[Opening Records provided section]

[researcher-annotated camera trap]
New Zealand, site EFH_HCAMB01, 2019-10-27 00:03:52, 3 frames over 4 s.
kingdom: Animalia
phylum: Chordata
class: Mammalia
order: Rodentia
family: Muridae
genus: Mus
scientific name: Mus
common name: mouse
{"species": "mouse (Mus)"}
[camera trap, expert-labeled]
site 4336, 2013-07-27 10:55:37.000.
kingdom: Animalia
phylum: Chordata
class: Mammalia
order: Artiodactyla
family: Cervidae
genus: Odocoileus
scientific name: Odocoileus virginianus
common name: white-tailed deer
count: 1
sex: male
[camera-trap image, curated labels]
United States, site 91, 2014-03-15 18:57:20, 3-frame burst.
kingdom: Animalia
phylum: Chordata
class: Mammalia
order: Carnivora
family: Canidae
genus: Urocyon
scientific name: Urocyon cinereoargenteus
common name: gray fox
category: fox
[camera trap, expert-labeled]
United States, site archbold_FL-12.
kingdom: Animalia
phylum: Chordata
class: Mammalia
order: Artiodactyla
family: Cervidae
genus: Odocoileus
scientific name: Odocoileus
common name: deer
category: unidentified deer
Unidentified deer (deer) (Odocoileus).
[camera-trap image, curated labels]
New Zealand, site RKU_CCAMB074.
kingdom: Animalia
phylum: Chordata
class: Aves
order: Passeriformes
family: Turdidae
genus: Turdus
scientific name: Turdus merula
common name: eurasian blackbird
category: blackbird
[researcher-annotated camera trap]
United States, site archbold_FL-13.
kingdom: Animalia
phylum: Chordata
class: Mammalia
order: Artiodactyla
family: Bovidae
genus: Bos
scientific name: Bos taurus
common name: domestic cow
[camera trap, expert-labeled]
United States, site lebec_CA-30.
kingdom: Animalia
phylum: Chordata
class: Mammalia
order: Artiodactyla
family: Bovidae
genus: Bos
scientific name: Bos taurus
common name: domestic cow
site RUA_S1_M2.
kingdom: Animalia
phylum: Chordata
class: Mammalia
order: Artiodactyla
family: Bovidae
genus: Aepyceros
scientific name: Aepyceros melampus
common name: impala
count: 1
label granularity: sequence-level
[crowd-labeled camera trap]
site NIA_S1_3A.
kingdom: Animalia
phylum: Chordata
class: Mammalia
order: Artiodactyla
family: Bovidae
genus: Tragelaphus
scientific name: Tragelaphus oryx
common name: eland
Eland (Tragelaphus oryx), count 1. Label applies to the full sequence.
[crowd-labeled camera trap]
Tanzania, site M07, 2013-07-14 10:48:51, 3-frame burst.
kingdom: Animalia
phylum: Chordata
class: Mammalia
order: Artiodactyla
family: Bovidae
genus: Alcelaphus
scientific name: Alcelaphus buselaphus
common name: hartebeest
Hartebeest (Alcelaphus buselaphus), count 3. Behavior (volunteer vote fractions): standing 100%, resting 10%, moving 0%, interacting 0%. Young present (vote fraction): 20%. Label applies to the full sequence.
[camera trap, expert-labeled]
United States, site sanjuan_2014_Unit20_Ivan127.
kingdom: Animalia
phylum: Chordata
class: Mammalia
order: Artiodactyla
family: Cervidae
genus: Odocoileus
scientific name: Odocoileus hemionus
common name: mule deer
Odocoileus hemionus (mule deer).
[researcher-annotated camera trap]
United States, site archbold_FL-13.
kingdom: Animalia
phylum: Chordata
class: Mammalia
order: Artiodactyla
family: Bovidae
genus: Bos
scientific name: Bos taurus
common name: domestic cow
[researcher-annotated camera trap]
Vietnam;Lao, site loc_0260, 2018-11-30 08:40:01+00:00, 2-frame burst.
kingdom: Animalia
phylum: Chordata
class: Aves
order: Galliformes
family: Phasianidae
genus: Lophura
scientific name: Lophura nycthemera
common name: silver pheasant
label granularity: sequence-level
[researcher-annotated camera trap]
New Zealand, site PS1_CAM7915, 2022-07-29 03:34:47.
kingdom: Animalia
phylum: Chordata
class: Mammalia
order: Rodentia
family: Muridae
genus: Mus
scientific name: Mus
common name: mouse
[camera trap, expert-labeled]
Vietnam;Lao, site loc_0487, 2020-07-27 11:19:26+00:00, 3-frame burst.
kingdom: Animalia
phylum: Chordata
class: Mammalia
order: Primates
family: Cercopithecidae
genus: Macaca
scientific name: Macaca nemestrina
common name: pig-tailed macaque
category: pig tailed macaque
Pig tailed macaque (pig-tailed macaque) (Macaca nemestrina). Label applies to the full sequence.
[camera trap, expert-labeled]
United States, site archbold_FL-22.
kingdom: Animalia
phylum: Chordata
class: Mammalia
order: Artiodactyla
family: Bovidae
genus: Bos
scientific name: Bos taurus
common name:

[Closing Records provided section]

■ What to do ■
Going through the entries, return every line holding the word "States".

■ Solution to the exercise ■
United States, site 91, 2014-03-15 18:57:20, 3-frame burst.
United States, site archbold_FL-12.
United States, site archbold_FL-13.
United States, site lebec_CA-30.
United States, site sanjuan_2014_Unit20_Ivan127.
United States, site archbold_FL-13.
United States, site archbold_FL-22.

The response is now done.